Shechem was in the land which was allocated by Joshua to the Tribe of Ephraim , one of the tribes of the House of Joseph , after the alleged conquest of Canaan. The majority of modern scholars agree that the Joseph story is a Wisdom novella constructed by a single author and that it reached its current form in the 5th century BCE at the earliest. It begins by showing Joseph as a dreamer; this leads him into trouble as, out of jealousy, his brothers sell him into slavery. The next two instances of dream interpretation establish his reputation as a great interpreter of dreams; first, he begins in a low place, interpreting the dreams of prisoners.

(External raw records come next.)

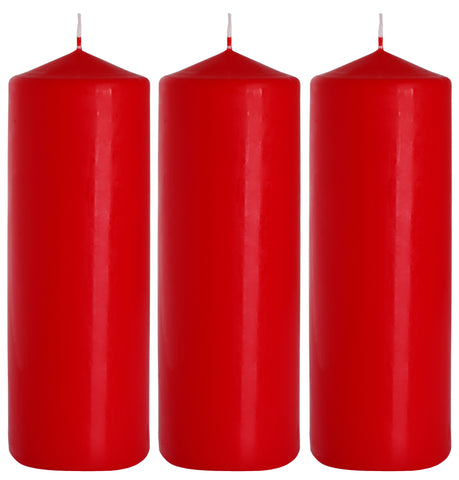 Pillar Candles in Red 80/250 set of 3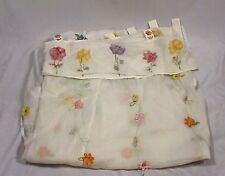 Pottery Barn Kids Cotton Sheer White Curtain Panels Floral Appliques (2) 44 x 96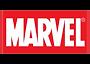 Marvel_edited.png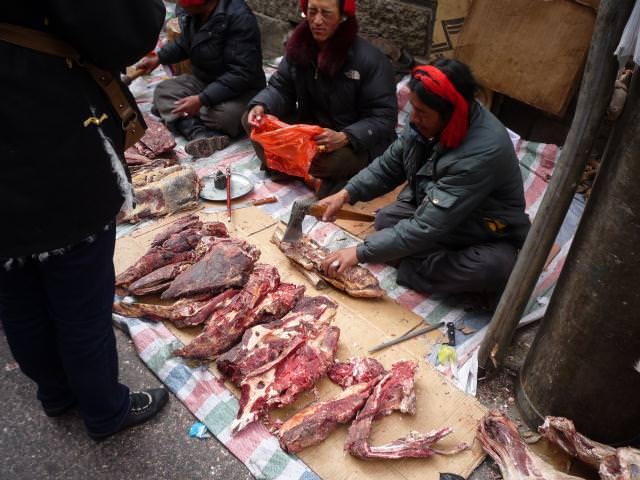 tibet_217
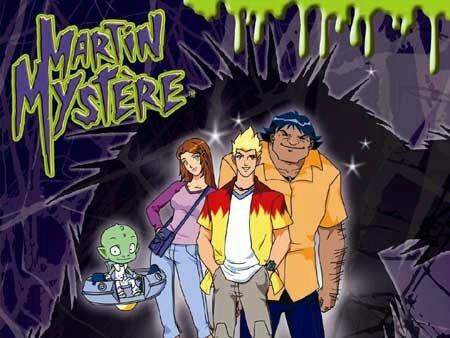 Martin-Mystere-2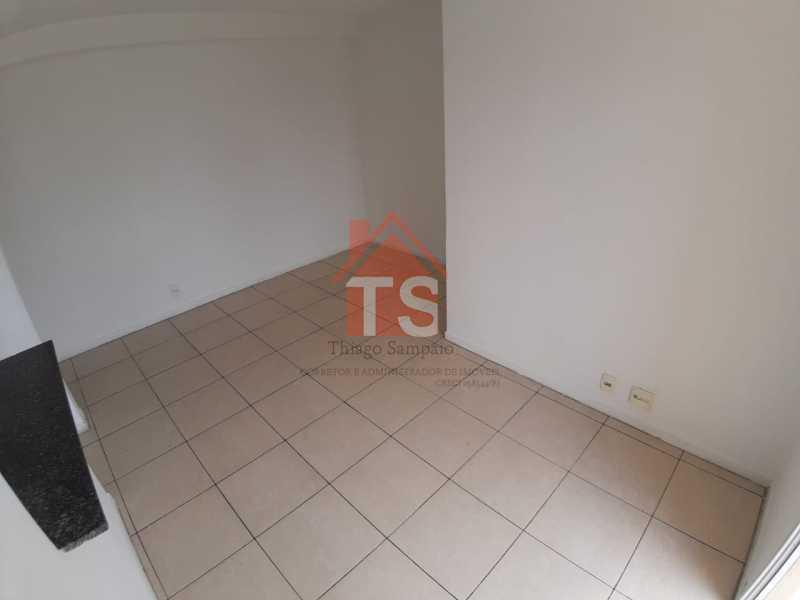 e18d79a8-08ff-434c-bc0f-95b5f4 - Apartamento à venda Rua Degas,Del Castilho, Rio de Janeiro - R$ 305.000 - TSAP20220 - 18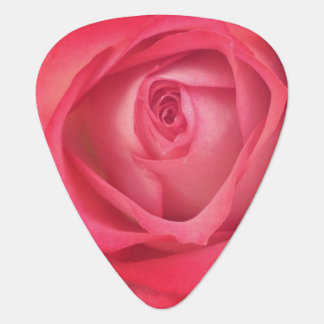 Pink Rose Guitar Picks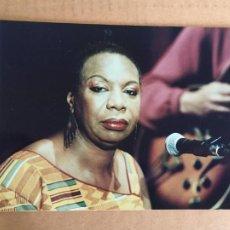Autógrafos de Música : NINA SIMONE FOTO ORIGINAL ANTIGUA DE LA DISCOGRAFICA AÑOS 80-90. Lote 247005085
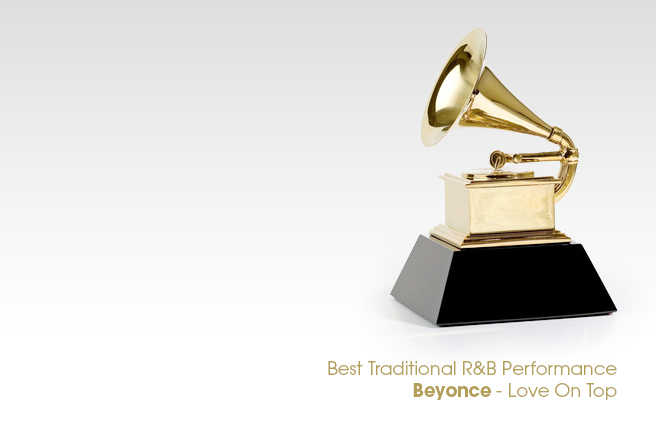 2013 Grammy Winner: Best Traditional R&B Performance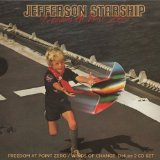Miscellaneous Lyrics Jefferson Starship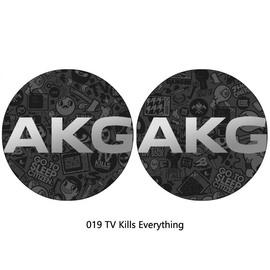 AKG爱科技y50bt y50蓝牙头戴式耳机y45bt贴纸个性保护贴膜定制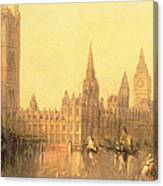 Westminster Houses Of Parliament Canvas Print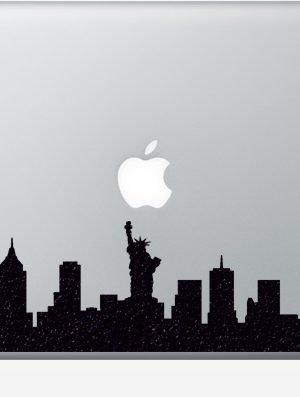 nyc skyline macbook sticker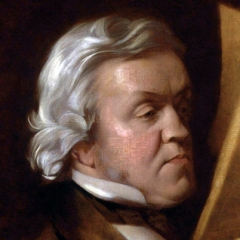 famous quotes, rare quotes and sayings  of William Makepeace Thackeray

Then Joseph is summoned to interpret the dreams of Pharaoh himself. This sets up the climax of the story, which many regard to be the moment Joseph reveals his identity to his brothers Gen In the midrash , the selling of Joseph was part of God's divine plan for him to save his tribes. The favoritism Israel showed Joseph and the plot against him by his brothers were divine means of getting him into Egypt. A midrash asked, How many times was Joseph sold? In analyzing Genesis Chapter 37 , there are five different Hebrew names used to describe five different groups of people involved in the transaction of selling Joseph, according to Rabbi Judah and Rav Huna. The first group identified, are Joseph's brothers when Judah brings up the idea of selling Joseph in verses 26 and

Gathering with the sign of the themes in a view from the bridge. In the morning, when Parents Favoritism In The Book Of Genesis truth became known, Parents Favoritism In The Book Of Genesis justified his action, saying that in Was Malcolm X Unjust country it was unheard of to give a younger daughter before the Parents Favoritism In The Book Of Genesis. He was Rachel's firstborn and Jacob's eleventh son. Good leaders Parents Favoritism In The Book Of Genesis to foster cooperation rather than envy.